For younger investors, Social Security appears to be on shaky ground.
At the current rate, the program will have to start offering reduced payments in 2034. While politicians are unlikely to let the program die when you retire, experts say it may make sense to start thinking about Social Security benefits. as a small part of your retirement.
“My mindset is to start thinking of it as a little supplemental income in retirement,” says Nick Foulks, director of customer engagement and communication strategy at Great Waters Financial.
Still, when you’re planning a certain lifestyle in retirement, it would be nice to know what that income would look like. Here’s how Social Security payments are calculated and how you can find out what yours could be, even if you’re years away from retirement.
Check now the status of your Social Security benefits
Social Security benefits are designed to replace approximately 40% of your earnings, calculated by taking your average monthly earnings during your 35 most lucrative working years and adjusting for inflation.
The amount you receive fluctuates depending on when you claim your benefits. For those born in 1960 or later, the full retirement age is currently 67. You can elect to receive benefits starting at age 62, but retiring early could result in up to a 30% reduction in your benefit amount.
If you delay retirement beyond your full retirement age, you will receive an 8% annual increase in your payment until your benefit reaches a maximum of 70.
Depending on your financial situation, it may make sense to take Social Security sooner or later. But no matter when you retire, it’s critical to make sure you’re getting the maximum benefit you qualify for.
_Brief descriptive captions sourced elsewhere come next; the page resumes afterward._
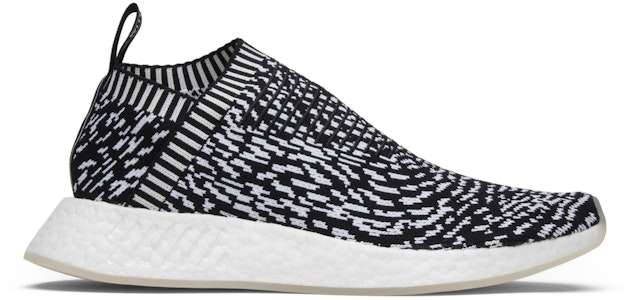 愛迪達 NMD_CS2 PK '斑馬' BY3012 Buy 愛迪達 NMD_CS2 PK '斑馬' BY3012
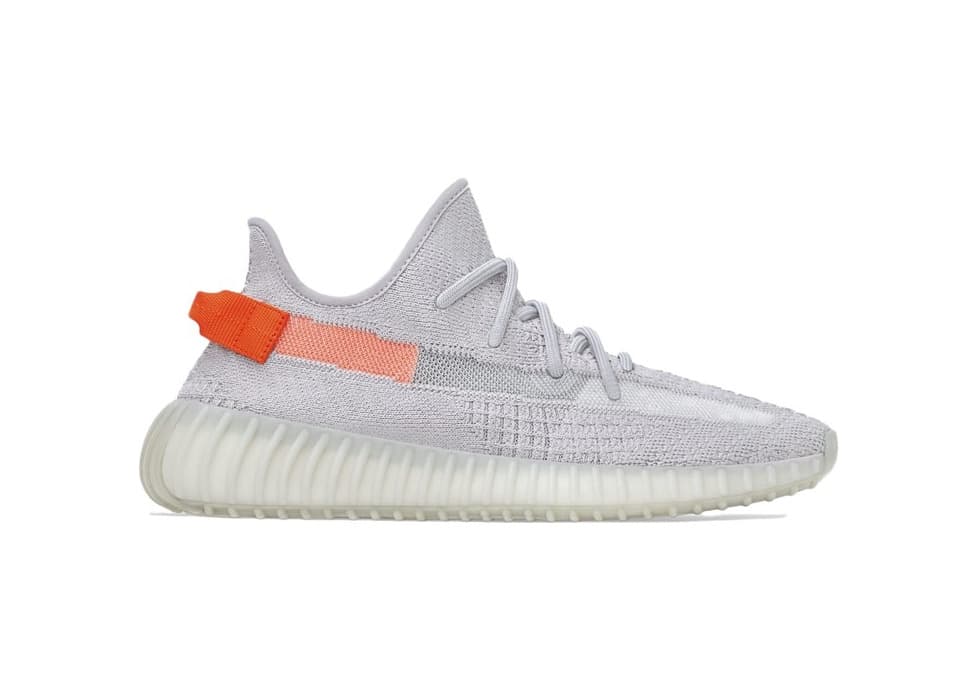 Product adidas Yeezy Boost 350 V2 Tail Light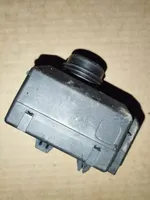 Mercedes-Benz E A207 Ignition lock A2079052600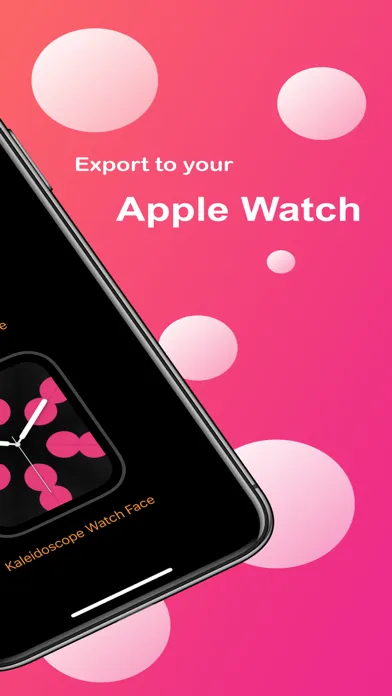 BetterAppIcons Screenshots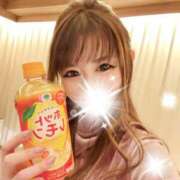 ヒメ日記 2026/01/26 19:04 投稿 みく★超SS級容姿端麗極上美女 Bell～S級美女お姉様・人妻デリヘル～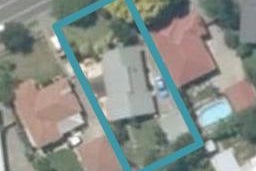 223 Westminster Avenue, Tamatea, Napier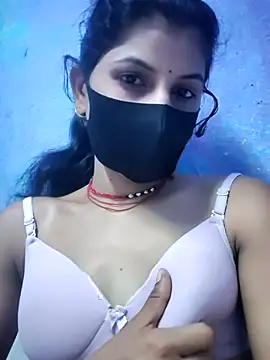 RUHI 1143 online show from June 9, 7:13 pm
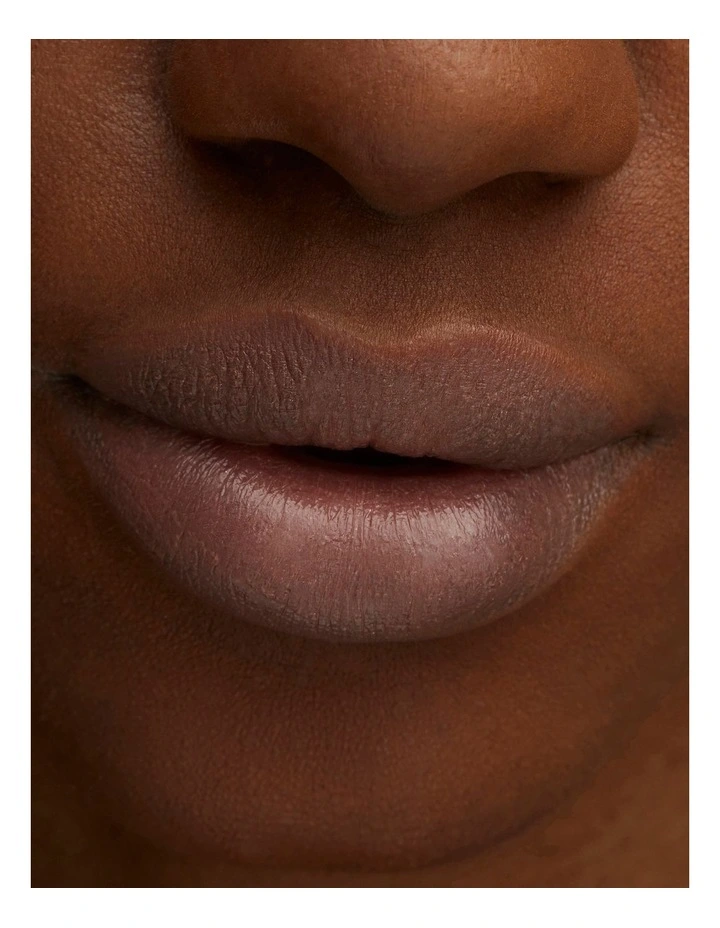 Lustreglass Sheer Shine Lipstick image 3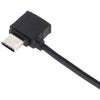 DJI Mavic Pro - RC Cable (Type-C connector)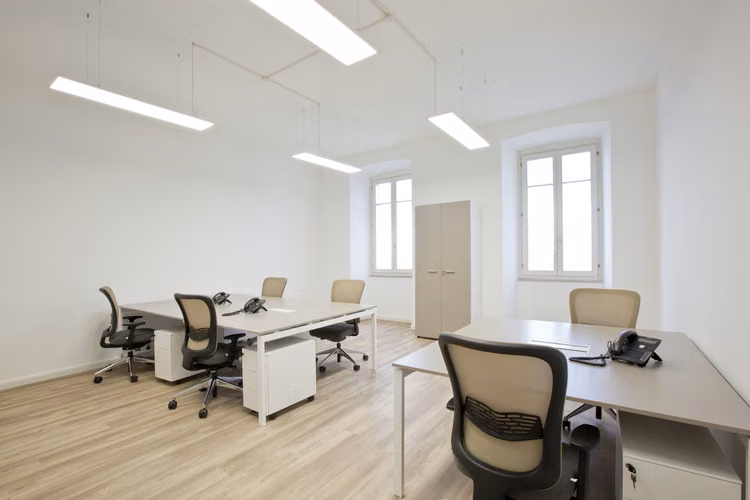 Oficina privada en alquiler – Regus PANAMA, Colon, PH Atlantic Plaza en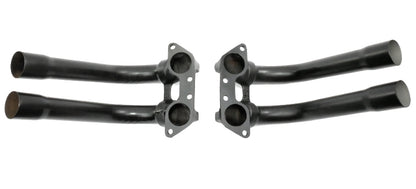 Intake Manifolds 80-83 VW Vanagon T3 Aircooled - Genuine - 211 C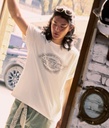 Men's Coolmax Graphic Logo Tee SS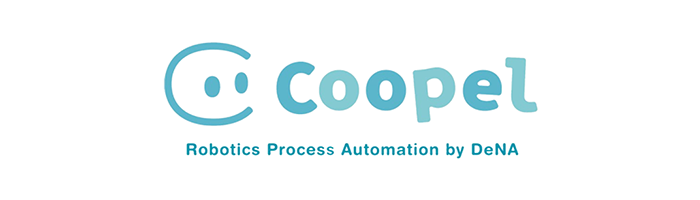 Coopel(RPA)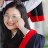 khanhha.phung05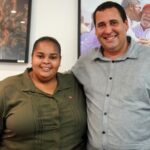 luana-Carvalho-e-Eden-Valadares-Foto-Ascom-PT-Bahia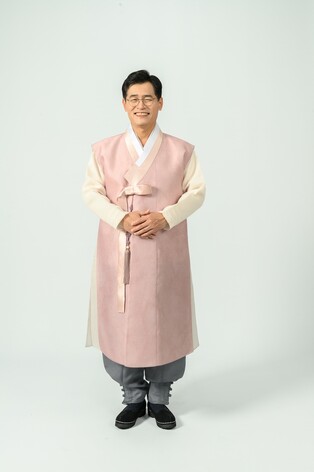 이기재 양천구청장 "내년 경전철 추진 등 관계기관과 협의"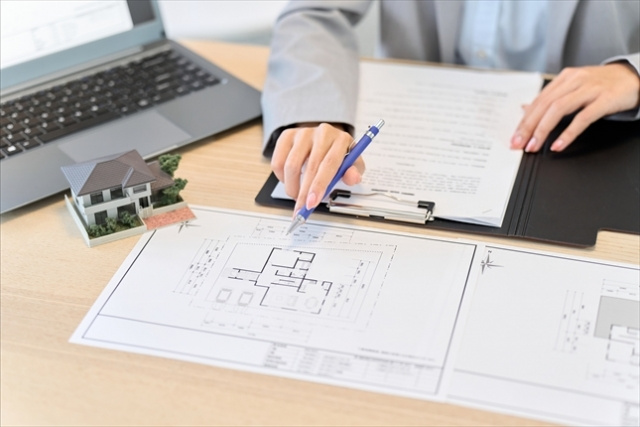 予算2000万円のリフォームではできないこと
And that means making sure the Social Security Administration has your numbers right now.
“Make sure you count all your years,” says Foulks. “Every year, I check my earnings record to make sure they’re counting my earnings properly.”
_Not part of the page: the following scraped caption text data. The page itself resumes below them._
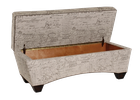 PF1320 Perfect Fit Storage Bench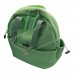 Женские рюкзаки MH-831207 light green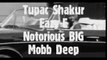 2Pac Feat Eazy-E Biggie Mobb Deep  Remix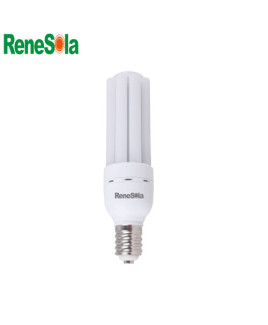 Renesola 27W LED High Power Bulb E40-RCN027J0103
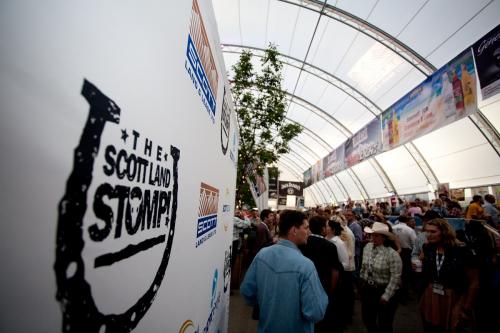 Scott Land Stomp 2012 (246)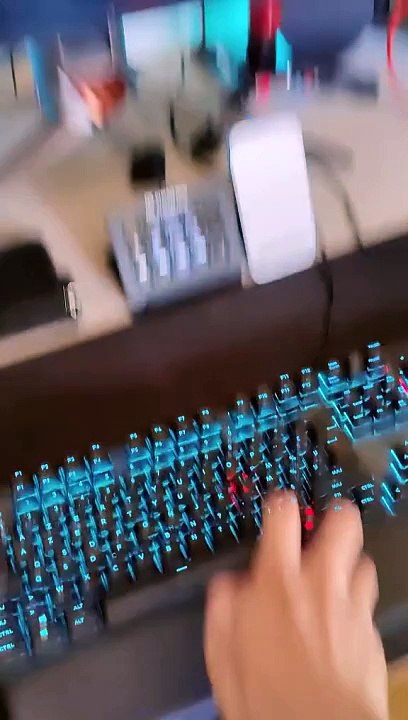 5 AUTRES raccourcis claviers super utiles ! Partie 2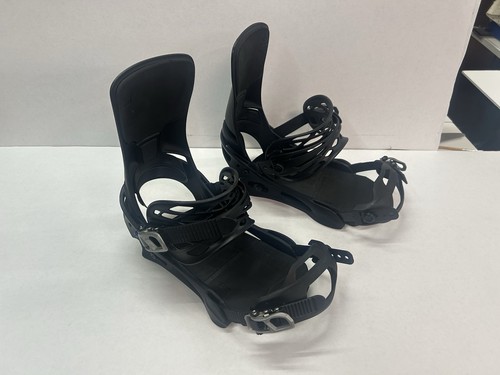 Burton cartel reflex - burton,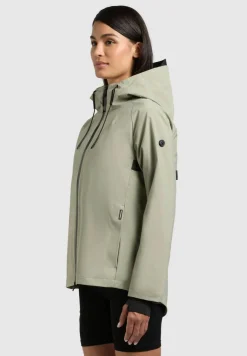 Parka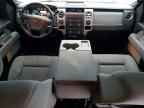 2011 FORD F-150 Lightning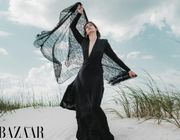 Tử vi 12 con giáp thứ Hai ngày 8/9/2025: 5 tuổi thành công vượt khó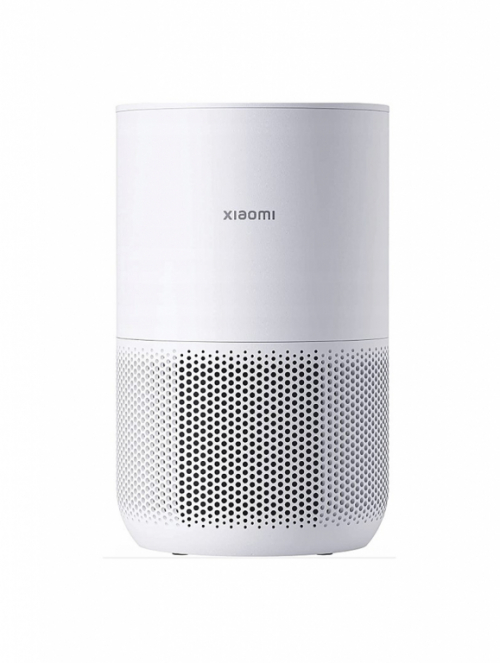 Xiaomi Smart Air Purifier 4 Compact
The earnings listed for a given year must match your total income before taxes. Errors could arise if you changed jobs or started work in the middle of the year, says Foulks.
To verify your information, create an account on the Social Security Administration website (you’ll have to jump through a few hoops to verify your identity) and download your Social Security Statement. This document will state what you have earned each year so far, as well as what your current benefit would be, if you claimed between the ages of 62 and 70.
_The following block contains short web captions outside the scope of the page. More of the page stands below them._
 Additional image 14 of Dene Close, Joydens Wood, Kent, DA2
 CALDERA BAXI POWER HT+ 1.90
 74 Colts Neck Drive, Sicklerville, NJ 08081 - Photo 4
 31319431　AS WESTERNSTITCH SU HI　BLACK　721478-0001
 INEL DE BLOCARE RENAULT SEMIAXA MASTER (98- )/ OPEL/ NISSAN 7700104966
Staying on top of your annual earnings now can save you a lot of headaches down the road. If you find a discrepancy, you will need to file a formal request for a correction with SSA, which will require you to provide documents showing that your income is correct.
In other words, stay on top of this now, or you might have to dig up 20-year-old W-2s at some point.
Plus, by checking your Social Security status now, you’ll have a better idea of what you’ll need to save to fund the lifestyle you want to live in retirement.
“That can be a guiding light right there,” says Foulks. “You may not know all the pieces of the puzzle, but at least you’re getting a rough outline of that one.”